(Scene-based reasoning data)
—————

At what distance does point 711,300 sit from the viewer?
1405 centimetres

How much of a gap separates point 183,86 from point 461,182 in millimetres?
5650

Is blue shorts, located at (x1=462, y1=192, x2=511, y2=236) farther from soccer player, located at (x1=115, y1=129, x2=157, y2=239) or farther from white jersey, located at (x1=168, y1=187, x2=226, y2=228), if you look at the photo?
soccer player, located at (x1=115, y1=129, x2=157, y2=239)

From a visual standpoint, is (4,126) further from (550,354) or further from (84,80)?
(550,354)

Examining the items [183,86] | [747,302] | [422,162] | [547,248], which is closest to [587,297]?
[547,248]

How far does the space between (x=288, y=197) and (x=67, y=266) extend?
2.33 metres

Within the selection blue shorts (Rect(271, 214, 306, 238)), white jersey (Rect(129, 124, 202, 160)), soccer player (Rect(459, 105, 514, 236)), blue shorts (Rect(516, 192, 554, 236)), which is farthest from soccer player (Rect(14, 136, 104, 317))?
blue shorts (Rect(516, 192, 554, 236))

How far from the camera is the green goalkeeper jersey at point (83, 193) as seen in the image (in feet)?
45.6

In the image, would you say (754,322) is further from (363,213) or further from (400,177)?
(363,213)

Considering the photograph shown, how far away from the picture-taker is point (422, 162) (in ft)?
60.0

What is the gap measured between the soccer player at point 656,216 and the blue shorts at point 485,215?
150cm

—————

Give the lines from the one that contains "Considering the photograph" through the end of the data as a Markdown table with the columns No. and Text. Put a running number under No. and the line under Text, and leave out blank lines.

#### FULL ANSWER:
| No. | Text |
|---|---|
| 1 | Considering the photograph shown, how far away from the picture-taker is point (422, 162) (in ft)? |
| 2 | 60.0 |
| 3 | What is the gap measured between the soccer player at point 656,216 and the blue shorts at point 485,215? |
| 4 | 150cm |